-- Begin Reading text --

Training has to be viewed as a control mechanism to provide effective suppression of negative outcomes when risks are encountered, or to provide risk avoidance opportunities. That means training has to be focused, has to have measureable effect, and has to address actual underlying causes. Otherwise, you are training at a high cost to scattered effect, and you can never measure it against the outcomes you experience.

What is most peculiar about training is that traditional safety considers it an activity despite all the evidence that activity counts have no impact on bottom line results. Traditional safety would ask, “How many people were trained in harness use and maintenance?” Risk-management would ask, “How many people who required the training got it in a timely fashion, and based upon recent incidents how likely is it a refresher would reduce those incidents?” Traditional safety uses counts and has no metric to impart a value return indicator; risk-management applies training as a control, and consequently measures against actual outcomes.

Traditional safety cannot apply training as a control because it maintains an ignorance of the causes that motivate focused training. The answer to why training is done is almost always, “because it is regulated, or required.” Asking even the one further question (“Why is it required?”) produces a baffling silence in almost every circumstance.

Training is a control mechanism, and in risk-management it produces results by being focused, measurable, and reinforcing of productivity.

Tuesday, May 04, 2010

Resources…Where Art Thou?

Resource dearth is something we, as a company, have suffered so regularly we often chuckle at the fact we have survived at all. At the same time, we have learned a lesson along the way that directly affected our solution-set: resources are the key reason for safety failures, either because the resources are lacking or, more often, because they are misapplied.

If the emptiness of words gets in the way of correct actions, and mistaken focus on the wrong details drives resource scarcity, the real killer for most unsafe workplaces (in the literal sense) is that the human beings applying the resources are doing so poorly. Even the best safety personnel do so, because they are applying them almost always in the near timeframe, often reactively, and almost never with any ability to directly connect the outcomes with valuable metrics.

Try selling any system to an executive who manages on quarterly returns (almost all in this age), where the execution is being left to a group that is viewed as pure-cost. Even asking for a hundred thousand dollars to deploy a perfect solution exceeds tolerance when that hundred thousand dollars is viewed as being thrown away in a pure-cost activity. Take a qualified, capable, smart safety person into the position of having to manage a group that has been reactive for years, and no one would envy them the task of selling that this time it will be different. It is no wonder that status quo is so acceptable, given the focus ends up being cost suppression rather than operational risk suppression.

-- End Reading text --

**Directives**
**1)** According to the passage on safety training, what answer is almost always given to the question of why training is done?
**2)** Reproduce word for word the stretch of the safety training passage from "Traditional safety cannot" through "they are misapplied.".

-- Begin Collected data --

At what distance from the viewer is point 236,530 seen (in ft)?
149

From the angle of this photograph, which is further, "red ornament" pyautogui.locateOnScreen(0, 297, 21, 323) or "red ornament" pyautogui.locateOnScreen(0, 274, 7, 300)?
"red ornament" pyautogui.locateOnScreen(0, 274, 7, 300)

-- End Collected data --

**Expected responses**
**1)** Because it is regulated, or required.

**2)**
Traditional safety cannot apply training as a control because it maintains an ignorance of the causes that motivate focused training. The answer to why training is done is almost always, “because it is regulated, or required.” Asking even the one further question (“Why is it required?”) produces a baffling silence in almost every circumstance.

Training is a control mechanism, and in risk-management it produces results by being focused, measurable, and reinforcing of productivity.

Tuesday, May 04, 2010

Resources…Where Art Thou?

Resource dearth is something we, as a company, have suffered so regularly we often chuckle at the fact we have survived at all. At the same time, we have learned a lesson along the way that directly affected our solution-set: resources are the key reason for safety failures, either because the resources are lacking or, more often, because they are misapplied.